Job. Extract the final stretch of the data: the line that contains "Provide the correct" and every line after it, unaltered, and no other lines.
··· Data shown
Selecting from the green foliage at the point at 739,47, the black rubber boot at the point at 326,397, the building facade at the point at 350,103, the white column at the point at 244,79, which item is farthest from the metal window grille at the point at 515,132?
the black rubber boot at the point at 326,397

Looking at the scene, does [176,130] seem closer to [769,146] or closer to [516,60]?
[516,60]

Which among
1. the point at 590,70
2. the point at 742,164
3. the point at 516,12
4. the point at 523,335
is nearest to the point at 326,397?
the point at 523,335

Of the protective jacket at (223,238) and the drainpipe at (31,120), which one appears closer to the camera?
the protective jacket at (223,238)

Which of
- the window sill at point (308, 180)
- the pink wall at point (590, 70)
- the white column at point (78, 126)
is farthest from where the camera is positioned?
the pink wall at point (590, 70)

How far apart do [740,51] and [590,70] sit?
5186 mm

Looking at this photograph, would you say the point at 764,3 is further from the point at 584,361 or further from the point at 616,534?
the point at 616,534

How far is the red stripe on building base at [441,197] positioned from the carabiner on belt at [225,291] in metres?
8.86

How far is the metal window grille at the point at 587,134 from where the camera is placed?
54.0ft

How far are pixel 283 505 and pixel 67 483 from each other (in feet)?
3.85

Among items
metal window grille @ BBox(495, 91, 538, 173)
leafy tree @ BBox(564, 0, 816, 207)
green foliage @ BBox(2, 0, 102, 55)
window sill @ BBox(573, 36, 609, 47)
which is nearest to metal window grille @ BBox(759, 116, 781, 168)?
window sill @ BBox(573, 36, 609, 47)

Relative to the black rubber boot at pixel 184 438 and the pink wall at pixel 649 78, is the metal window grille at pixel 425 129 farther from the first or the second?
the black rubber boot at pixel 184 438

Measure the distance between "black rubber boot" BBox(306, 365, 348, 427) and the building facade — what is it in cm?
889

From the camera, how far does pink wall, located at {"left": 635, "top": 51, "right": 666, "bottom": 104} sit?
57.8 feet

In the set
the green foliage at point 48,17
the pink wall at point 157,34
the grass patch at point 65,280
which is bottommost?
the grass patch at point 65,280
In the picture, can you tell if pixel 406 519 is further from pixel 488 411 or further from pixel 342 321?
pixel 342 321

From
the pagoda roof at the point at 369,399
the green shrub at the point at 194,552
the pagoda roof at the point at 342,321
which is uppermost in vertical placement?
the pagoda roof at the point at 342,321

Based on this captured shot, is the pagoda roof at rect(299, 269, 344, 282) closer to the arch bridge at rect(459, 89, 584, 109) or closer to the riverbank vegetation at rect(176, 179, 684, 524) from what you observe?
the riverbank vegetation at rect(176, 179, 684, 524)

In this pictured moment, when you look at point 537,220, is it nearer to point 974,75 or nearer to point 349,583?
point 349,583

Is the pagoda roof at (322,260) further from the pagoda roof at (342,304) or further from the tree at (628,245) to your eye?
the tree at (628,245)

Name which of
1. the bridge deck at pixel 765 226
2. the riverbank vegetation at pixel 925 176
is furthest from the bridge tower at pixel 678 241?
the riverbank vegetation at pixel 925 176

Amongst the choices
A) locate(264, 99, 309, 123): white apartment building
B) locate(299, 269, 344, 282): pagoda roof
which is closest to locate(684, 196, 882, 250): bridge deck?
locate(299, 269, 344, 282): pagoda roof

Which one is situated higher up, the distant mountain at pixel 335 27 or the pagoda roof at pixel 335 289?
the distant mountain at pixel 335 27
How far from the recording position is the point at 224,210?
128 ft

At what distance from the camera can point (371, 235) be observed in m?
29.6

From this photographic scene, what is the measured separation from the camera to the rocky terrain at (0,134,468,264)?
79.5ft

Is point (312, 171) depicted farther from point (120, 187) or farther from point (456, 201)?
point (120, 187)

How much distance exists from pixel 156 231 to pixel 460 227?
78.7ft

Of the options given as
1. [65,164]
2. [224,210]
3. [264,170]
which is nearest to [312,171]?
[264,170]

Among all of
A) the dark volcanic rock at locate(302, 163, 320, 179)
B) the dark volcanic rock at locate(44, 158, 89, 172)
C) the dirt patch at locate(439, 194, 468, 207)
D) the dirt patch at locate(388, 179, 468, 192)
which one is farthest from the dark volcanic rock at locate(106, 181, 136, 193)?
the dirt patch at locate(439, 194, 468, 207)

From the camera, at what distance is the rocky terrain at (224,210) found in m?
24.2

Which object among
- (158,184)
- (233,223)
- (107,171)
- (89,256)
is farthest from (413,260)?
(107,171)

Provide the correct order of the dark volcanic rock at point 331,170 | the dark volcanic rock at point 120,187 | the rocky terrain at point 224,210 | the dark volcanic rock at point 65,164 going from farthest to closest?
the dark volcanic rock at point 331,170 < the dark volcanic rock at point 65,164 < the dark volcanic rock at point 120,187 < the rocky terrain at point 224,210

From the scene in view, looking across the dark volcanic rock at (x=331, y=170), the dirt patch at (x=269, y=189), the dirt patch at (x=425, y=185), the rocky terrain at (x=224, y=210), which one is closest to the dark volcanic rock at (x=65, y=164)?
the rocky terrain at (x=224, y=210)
······
The solution.
Provide the correct order of the dark volcanic rock at point 331,170 | the dark volcanic rock at point 120,187 | the rocky terrain at point 224,210 | the dark volcanic rock at point 65,164 going from farthest to closest?
the dark volcanic rock at point 331,170 < the dark volcanic rock at point 65,164 < the dark volcanic rock at point 120,187 < the rocky terrain at point 224,210

From the scene in view, looking across the dark volcanic rock at (x=331, y=170), the dirt patch at (x=269, y=189), the dirt patch at (x=425, y=185), the rocky terrain at (x=224, y=210), which one is closest to the dark volcanic rock at (x=65, y=164)?
the rocky terrain at (x=224, y=210)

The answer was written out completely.